'''
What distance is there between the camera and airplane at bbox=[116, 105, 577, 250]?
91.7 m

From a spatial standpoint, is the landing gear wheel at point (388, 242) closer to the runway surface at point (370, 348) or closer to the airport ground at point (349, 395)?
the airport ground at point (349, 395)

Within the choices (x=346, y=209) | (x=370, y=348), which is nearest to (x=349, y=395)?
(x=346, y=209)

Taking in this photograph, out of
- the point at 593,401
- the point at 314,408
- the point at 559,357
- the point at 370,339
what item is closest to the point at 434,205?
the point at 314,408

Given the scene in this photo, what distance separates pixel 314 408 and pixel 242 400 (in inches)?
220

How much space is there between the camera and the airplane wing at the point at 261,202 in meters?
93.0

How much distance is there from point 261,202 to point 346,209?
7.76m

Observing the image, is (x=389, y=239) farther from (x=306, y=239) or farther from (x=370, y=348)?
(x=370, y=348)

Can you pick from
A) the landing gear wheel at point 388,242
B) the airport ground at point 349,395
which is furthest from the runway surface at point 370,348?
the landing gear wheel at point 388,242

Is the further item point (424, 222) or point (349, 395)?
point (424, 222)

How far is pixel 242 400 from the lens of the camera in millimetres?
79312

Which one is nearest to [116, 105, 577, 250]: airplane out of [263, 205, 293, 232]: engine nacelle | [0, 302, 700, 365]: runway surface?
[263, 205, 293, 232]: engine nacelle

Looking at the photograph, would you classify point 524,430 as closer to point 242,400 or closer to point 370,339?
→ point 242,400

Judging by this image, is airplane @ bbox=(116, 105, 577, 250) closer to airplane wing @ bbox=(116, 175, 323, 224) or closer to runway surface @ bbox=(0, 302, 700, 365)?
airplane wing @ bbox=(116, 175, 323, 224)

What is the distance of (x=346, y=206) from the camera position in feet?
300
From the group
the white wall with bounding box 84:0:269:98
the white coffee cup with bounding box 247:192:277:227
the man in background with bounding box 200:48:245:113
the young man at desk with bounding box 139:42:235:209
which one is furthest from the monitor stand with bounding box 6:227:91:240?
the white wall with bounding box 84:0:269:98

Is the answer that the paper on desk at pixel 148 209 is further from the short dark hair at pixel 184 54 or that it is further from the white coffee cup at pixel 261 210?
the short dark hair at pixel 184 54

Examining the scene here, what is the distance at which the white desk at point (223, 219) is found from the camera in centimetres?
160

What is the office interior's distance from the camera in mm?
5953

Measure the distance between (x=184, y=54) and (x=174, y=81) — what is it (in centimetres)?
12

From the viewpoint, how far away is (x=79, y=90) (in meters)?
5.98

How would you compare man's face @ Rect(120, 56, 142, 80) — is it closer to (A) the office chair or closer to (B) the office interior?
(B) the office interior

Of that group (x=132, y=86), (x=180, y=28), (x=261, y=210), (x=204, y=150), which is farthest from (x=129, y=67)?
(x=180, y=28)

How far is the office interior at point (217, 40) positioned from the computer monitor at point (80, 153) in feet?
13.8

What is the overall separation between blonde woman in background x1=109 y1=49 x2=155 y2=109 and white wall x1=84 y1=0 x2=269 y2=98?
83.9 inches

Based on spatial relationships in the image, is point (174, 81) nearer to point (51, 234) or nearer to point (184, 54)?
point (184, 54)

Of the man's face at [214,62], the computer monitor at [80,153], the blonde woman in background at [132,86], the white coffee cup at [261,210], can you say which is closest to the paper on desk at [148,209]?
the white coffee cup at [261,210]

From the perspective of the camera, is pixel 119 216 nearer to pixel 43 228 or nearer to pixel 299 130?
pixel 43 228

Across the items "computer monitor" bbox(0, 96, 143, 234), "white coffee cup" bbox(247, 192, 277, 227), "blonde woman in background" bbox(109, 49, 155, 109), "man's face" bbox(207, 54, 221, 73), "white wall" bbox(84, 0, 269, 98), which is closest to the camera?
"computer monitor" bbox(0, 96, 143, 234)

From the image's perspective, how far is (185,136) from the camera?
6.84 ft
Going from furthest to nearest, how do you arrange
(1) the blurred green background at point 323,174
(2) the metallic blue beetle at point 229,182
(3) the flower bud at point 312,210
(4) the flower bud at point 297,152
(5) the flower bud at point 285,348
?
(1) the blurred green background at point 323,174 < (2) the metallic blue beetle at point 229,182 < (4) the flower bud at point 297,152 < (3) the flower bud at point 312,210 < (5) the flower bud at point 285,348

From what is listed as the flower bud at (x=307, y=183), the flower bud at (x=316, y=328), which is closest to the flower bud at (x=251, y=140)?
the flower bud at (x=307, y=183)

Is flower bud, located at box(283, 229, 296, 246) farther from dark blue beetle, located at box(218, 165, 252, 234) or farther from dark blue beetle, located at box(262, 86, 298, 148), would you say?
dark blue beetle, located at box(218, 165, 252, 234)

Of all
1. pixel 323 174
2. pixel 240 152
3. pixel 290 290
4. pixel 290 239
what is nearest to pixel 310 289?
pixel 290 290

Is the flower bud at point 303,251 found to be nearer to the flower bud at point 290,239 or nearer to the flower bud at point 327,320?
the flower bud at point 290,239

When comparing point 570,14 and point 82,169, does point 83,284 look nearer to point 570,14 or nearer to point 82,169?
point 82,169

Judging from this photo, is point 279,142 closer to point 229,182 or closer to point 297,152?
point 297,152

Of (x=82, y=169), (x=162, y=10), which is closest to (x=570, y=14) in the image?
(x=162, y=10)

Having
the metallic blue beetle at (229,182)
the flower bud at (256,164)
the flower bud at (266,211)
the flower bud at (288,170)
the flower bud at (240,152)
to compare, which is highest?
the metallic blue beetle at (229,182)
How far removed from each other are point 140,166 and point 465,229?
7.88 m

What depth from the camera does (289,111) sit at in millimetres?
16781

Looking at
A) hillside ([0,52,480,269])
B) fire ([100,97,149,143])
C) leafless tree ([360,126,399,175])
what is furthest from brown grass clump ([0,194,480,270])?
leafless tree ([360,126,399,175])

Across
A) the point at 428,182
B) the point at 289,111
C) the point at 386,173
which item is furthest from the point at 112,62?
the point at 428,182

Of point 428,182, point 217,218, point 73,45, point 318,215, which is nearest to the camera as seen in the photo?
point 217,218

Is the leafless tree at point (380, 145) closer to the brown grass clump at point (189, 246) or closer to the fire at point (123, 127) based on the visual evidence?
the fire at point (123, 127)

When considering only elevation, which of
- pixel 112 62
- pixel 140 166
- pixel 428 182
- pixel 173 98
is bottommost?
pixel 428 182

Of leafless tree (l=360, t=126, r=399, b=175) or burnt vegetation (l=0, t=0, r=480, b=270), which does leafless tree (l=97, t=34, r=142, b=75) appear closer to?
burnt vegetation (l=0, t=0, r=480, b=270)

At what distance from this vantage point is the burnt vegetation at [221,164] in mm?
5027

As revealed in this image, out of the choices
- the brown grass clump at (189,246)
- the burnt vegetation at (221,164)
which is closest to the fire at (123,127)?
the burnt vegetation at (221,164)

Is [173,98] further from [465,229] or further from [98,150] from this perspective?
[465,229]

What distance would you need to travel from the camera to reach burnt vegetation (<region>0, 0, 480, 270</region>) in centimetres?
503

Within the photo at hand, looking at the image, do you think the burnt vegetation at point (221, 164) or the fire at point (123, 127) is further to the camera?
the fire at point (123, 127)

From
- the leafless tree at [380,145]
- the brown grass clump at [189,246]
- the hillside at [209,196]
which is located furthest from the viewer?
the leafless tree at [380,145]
'''
TASK TO CARRY OUT
Recast all of the items above as one numbered list, leaving out the blank lines.

RESULT FOR THIS EXERCISE
1. What distance is there between the camera and airplane at bbox=[116, 105, 577, 250]?
2. 91.7 m
3. From a spatial standpoint, is the landing gear wheel at point (388, 242) closer to the runway surface at point (370, 348) or closer to the airport ground at point (349, 395)?
4. the airport ground at point (349, 395)
5. Within the choices (x=346, y=209) | (x=370, y=348), which is nearest to (x=349, y=395)?
6. (x=346, y=209)
7. Taking in this photograph, out of
8. - the point at 593,401
9. - the point at 314,408
10. - the point at 559,357
11. - the point at 370,339
12. what item is closest to the point at 434,205?
13. the point at 314,408
14. Given the scene in this photo, what distance separates pixel 314 408 and pixel 242 400 (in inches)?
15. 220
16. How much space is there between the camera and the airplane wing at the point at 261,202 in meters?
17. 93.0
18. How much distance is there from point 261,202 to point 346,209?
19. 7.76m
20. Observing the image, is (x=389, y=239) farther from (x=306, y=239) or farther from (x=370, y=348)?
21. (x=370, y=348)
22. Can you pick from
23. A) the landing gear wheel at point 388,242
24. B) the airport ground at point 349,395
25. which is furthest from the runway surface at point 370,348?
26. the landing gear wheel at point 388,242
27. Is the further item point (424, 222) or point (349, 395)?
28. point (424, 222)
29. How far is pixel 242 400 from the lens of the camera in millimetres?
30. 79312
31. Which one is nearest to [116, 105, 577, 250]: airplane out of [263, 205, 293, 232]: engine nacelle | [0, 302, 700, 365]: runway surface?
32. [263, 205, 293, 232]: engine nacelle
33. Looking at the photograph, would you classify point 524,430 as closer to point 242,400 or closer to point 370,339?
34. → point 242,400
35. Judging by this image, is airplane @ bbox=(116, 105, 577, 250) closer to airplane wing @ bbox=(116, 175, 323, 224) or closer to runway surface @ bbox=(0, 302, 700, 365)?
36. airplane wing @ bbox=(116, 175, 323, 224)
37. What is the distance of (x=346, y=206) from the camera position in feet?
38. 300
39. From the group
40. the white wall with bounding box 84:0:269:98
41. the white coffee cup with bounding box 247:192:277:227
42. the man in background with bounding box 200:48:245:113
43. the young man at desk with bounding box 139:42:235:209
44. which one is furthest from the monitor stand with bounding box 6:227:91:240?
45. the white wall with bounding box 84:0:269:98
46. Is the answer that the paper on desk at pixel 148 209 is further from the short dark hair at pixel 184 54 or that it is further from the white coffee cup at pixel 261 210?
47. the short dark hair at pixel 184 54
48. Examining the scene here, what is the distance at which the white desk at point (223, 219) is found from the camera in centimetres?
49. 160
50. What is the office interior's distance from the camera in mm?
51. 5953
52. Measure the distance between (x=184, y=54) and (x=174, y=81) — what is it (in centimetres)?
53. 12
54. From the viewpoint, how far away is (x=79, y=90) (in meters)?
55. 5.98
56. How would you compare man's face @ Rect(120, 56, 142, 80) — is it closer to (A) the office chair or closer to (B) the office interior?
57. (B) the office interior
58. Of that group (x=132, y=86), (x=180, y=28), (x=261, y=210), (x=204, y=150), which is farthest from (x=129, y=67)?
59. (x=180, y=28)
60. How far is the office interior at point (217, 40) positioned from the computer monitor at point (80, 153) in feet?
61. 13.8
62. What is the overall separation between blonde woman in background x1=109 y1=49 x2=155 y2=109 and white wall x1=84 y1=0 x2=269 y2=98?
63. 83.9 inches
64. Based on spatial relationships in the image, is point (174, 81) nearer to point (51, 234) or nearer to point (184, 54)?
65. point (184, 54)
66. Of the man's face at [214,62], the computer monitor at [80,153], the blonde woman in background at [132,86], the white coffee cup at [261,210], can you say which is closest to the paper on desk at [148,209]?
67. the white coffee cup at [261,210]
68. From the perspective of the camera, is pixel 119 216 nearer to pixel 43 228 or nearer to pixel 299 130?
69. pixel 43 228
70. Across the items "computer monitor" bbox(0, 96, 143, 234), "white coffee cup" bbox(247, 192, 277, 227), "blonde woman in background" bbox(109, 49, 155, 109), "man's face" bbox(207, 54, 221, 73), "white wall" bbox(84, 0, 269, 98), which is closest to the camera?
71. "computer monitor" bbox(0, 96, 143, 234)
72. From the image's perspective, how far is (185,136) from the camera?
73. 6.84 ft
74. Going from furthest to nearest, how do you arrange
75. (1) the blurred green background at point 323,174
76. (2) the metallic blue beetle at point 229,182
77. (3) the flower bud at point 312,210
78. (4) the flower bud at point 297,152
79. (5) the flower bud at point 285,348
80. ?
81. (1) the blurred green background at point 323,174 < (2) the metallic blue beetle at point 229,182 < (4) the flower bud at point 297,152 < (3) the flower bud at point 312,210 < (5) the flower bud at point 285,348
82. From what is listed as the flower bud at (x=307, y=183), the flower bud at (x=316, y=328), which is closest to the flower bud at (x=251, y=140)?
83. the flower bud at (x=307, y=183)
84. Is flower bud, located at box(283, 229, 296, 246) farther from dark blue beetle, located at box(218, 165, 252, 234) or farther from dark blue beetle, located at box(262, 86, 298, 148), would you say?
85. dark blue beetle, located at box(218, 165, 252, 234)
86. Of all
87. 1. pixel 323 174
88. 2. pixel 240 152
89. 3. pixel 290 290
90. 4. pixel 290 239
91. what is nearest to pixel 310 289?
92. pixel 290 290
93. Is the flower bud at point 303,251 found to be nearer to the flower bud at point 290,239 or nearer to the flower bud at point 327,320?
94. the flower bud at point 290,239
95. When comparing point 570,14 and point 82,169, does point 83,284 look nearer to point 570,14 or nearer to point 82,169?
96. point 82,169
97. Judging from this photo, is point 279,142 closer to point 229,182 or closer to point 297,152?
98. point 297,152
99. Of (x=82, y=169), (x=162, y=10), which is closest to (x=570, y=14) in the image?
100. (x=162, y=10)
101. Having
102. the metallic blue beetle at (229,182)
103. the flower bud at (256,164)
104. the flower bud at (266,211)
105. the flower bud at (288,170)
106. the flower bud at (240,152)
107. to compare, which is highest?
108. the metallic blue beetle at (229,182)
109. How far removed from each other are point 140,166 and point 465,229?
110. 7.88 m
111. What depth from the camera does (289,111) sit at in millimetres?
112. 16781
113. Looking at
114. A) hillside ([0,52,480,269])
115. B) fire ([100,97,149,143])
116. C) leafless tree ([360,126,399,175])
117. what is furthest from brown grass clump ([0,194,480,270])?
118. leafless tree ([360,126,399,175])
119. Across
120. A) the point at 428,182
121. B) the point at 289,111
122. C) the point at 386,173
123. which item is furthest from the point at 112,62?
124. the point at 428,182
125. Of point 428,182, point 217,218, point 73,45, point 318,215, which is nearest to the camera as seen in the photo?
126. point 217,218
127. Is the leafless tree at point (380, 145) closer to the brown grass clump at point (189, 246) or closer to the fire at point (123, 127) based on the visual evidence?
128. the fire at point (123, 127)
129. When considering only elevation, which of
130. - pixel 112 62
131. - pixel 140 166
132. - pixel 428 182
133. - pixel 173 98
134. is bottommost?
135. pixel 428 182
136. Of leafless tree (l=360, t=126, r=399, b=175) or burnt vegetation (l=0, t=0, r=480, b=270), which does leafless tree (l=97, t=34, r=142, b=75) appear closer to?
137. burnt vegetation (l=0, t=0, r=480, b=270)
138. At what distance from this vantage point is the burnt vegetation at [221,164] in mm?
139. 5027
140. As revealed in this image, out of the choices
141. - the brown grass clump at (189,246)
142. - the burnt vegetation at (221,164)
143. which is closest to the fire at (123,127)?
144. the burnt vegetation at (221,164)
145. Is [173,98] further from [465,229] or further from [98,150] from this perspective?
146. [465,229]
147. What distance would you need to travel from the camera to reach burnt vegetation (<region>0, 0, 480, 270</region>) in centimetres?
148. 503
149. Within the photo at hand, looking at the image, do you think the burnt vegetation at point (221, 164) or the fire at point (123, 127) is further to the camera?
150. the fire at point (123, 127)
151. From
152. - the leafless tree at [380,145]
153. - the brown grass clump at [189,246]
154. - the hillside at [209,196]
155. which is located furthest from the viewer?
156. the leafless tree at [380,145]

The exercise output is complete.